Money market plumbing in sound shape
With the volatility and aggressive central bank rate action this week due to the coronavirus, it is natural for investors to question the state of liquidity in the markets. The answer is that the overnight and short-liquidity markets are well-funded and running smoothly. The latest evidence of this came today when the Federal Reserve increased the amount of its overnight lending through the repo market by $50 billion, from $100 billion to $150 billion. The Fed also announced increases of the amounts offered for 2-week operations taking place Tuesday and Thursday to $45 billion.
Far from being a sign of panic seen in the equity markets, these maneuvers show that the Fed has the tools and has learned how to use them to avoid market dislocations. The banking system is far more robust than in earlier crises and the Fed is experienced with daily operations, especially since it revived them after the repo spike in September.

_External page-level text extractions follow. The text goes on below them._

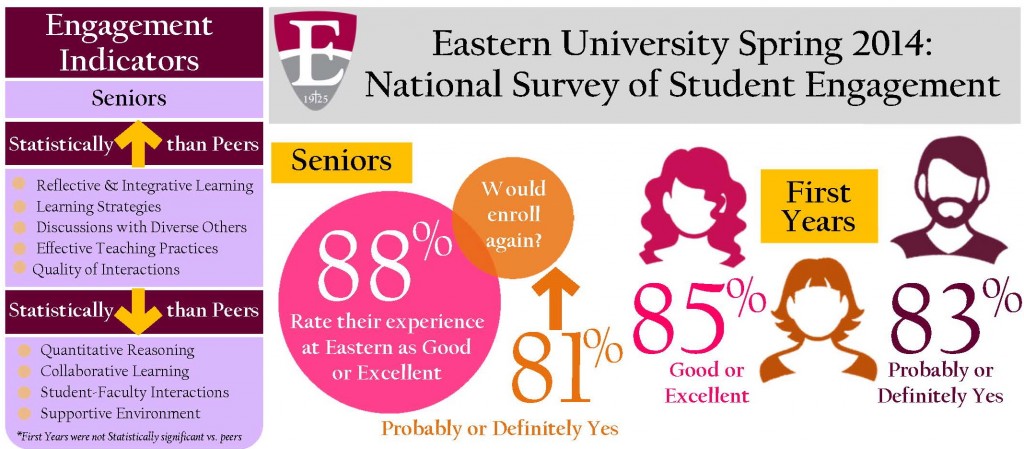 Engagement Indicators

Seniors

Statistically than Peers

Reflective & Integrative Learning
Learning Strategies
Discussions with Diverse Others
Effective Teaching Practices
Quality of Interactions

Statistically than Peers

Quantitative Reasoning
Collaborative Learning
Student-Faculty Interactions
Supportive Environment

*First Years were not Statistically significant vs. peers

E
1925

Eastern University Spring 2014: National Survey of Student Engagement

Seniors

88%
Rate their experience at Eastern as Good or Excellent

Would enroll again?

81%
Probably or Definitely Yes

First Years

85%
Good or Excellent

83%
Probably or Definitely Yes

Like in September, the Fed’s continuing injection of funds into the overnight market is not due to a credit event. Banks and corporations likely will be affected economically by the virus, but that is a long-term consideration. In the short end, high-quality banks and corporations are having no trouble getting funding, and both fixed- and floating-rate paper are able to be placed. That speaks further to the fact that this is not a credit event but one pushed by fear and a rush to the safest vehicles out there. The plumbing of the short-end of the market is in sound shape.
Investors are, of course, searching for havens now, as is the case in any time of concern. With bond yields plummeting, money market funds can fill that role. Historically, they serve as places of stability, with attractive returns relative to other cash options, while allowing for same-day withdrawals to facilitate opportunistic trading.